## BEGIN TEXT PROVIDED
MAT334-2018F > Term Test 2
TT2A Problem 1
Victor Ivrii:
Using Cauchy's integral formula calculate
$$
\int_\Gamma \frac{z\,dz}{z^2-4z+5},
$$
where $\Gamma$ is a counter-clockwise oriented simple contour, not passing through eiter
of $2\pm i$ in the following cases
(a) The point $2+i$ is inside $\Gamma$ and $2-i$ is outside it;
(b) The point $2-i$ is inside $\Gamma$ and $2+i$ is outside it;
(c) Both points $2\pm i$ are inside $\Gamma$.
ZhenDi Pan:
We have
\begin{equation}
\int_\Gamma \frac{zdz}{z^2-4z+5}
\end{equation}
Let
\begin{equation}
f(z) = \frac{z}{z^2-4z+5} = \frac{z}{(z-(2-i))(z-(2+i))}
\end{equation}
Question a:
The point $2-i$ is outside of the contour $\Gamma$ and the point $2+i$ is inside of the contour $\Gamma$. Then let
\begin{equation}
g(z) =\frac{z}{z-2+i} \\
g(2+i) = \frac{2+i}{2i} \\
\int_\Gamma f(z)dz = \int_\Gamma \frac{g(z)}{(z-(2+i))}dz = 2\pi i g(z_0) = 2\pi i g(2+i) = 2\pi i \cdot \frac{2+i}{2i}= \pi(2+i)
## END TEXT PROVIDED
## BEGIN DATASET CONTENT
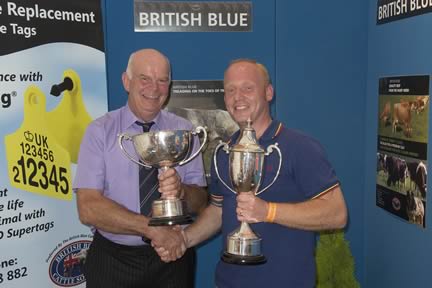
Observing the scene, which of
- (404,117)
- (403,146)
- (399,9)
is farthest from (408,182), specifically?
(399,9)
## END DATASET CONTENT
### ACTIONS TO TAKE:
[1] According to the Term Test 2 thread, which formula is to be used to calculate the integral?
[2] List every case of the problem in the Term Test 2 thread, giving where the points 2 + i and 2 − i lie relative to Γ in each.
[3] Return the part of the Term Test 2 thread between "MAT334-2018F > Term" and "are inside $\Gamma$.", inclusive.

### ANSWERS BY TASK:
[1] Cauchy's integral formula.

[2]
(a) 2 + i is inside Γ and 2 − i is outside it.
(b) 2 − i is inside Γ and 2 + i is outside it.
(c) Both points 2 ± i are inside Γ.

[3]
MAT334-2018F > Term Test 2
TT2A Problem 1
Victor Ivrii:
Using Cauchy's integral formula calculate
$$
\int_\Gamma \frac{z\,dz}{z^2-4z+5},
$$
where $\Gamma$ is a counter-clockwise oriented simple contour, not passing through eiter
of $2\pm i$ in the following cases
(a) The point $2+i$ is inside $\Gamma$ and $2-i$ is outside it;
(b) The point $2-i$ is inside $\Gamma$ and $2+i$ is outside it;
(c) Both points $2\pm i$ are inside $\Gamma$.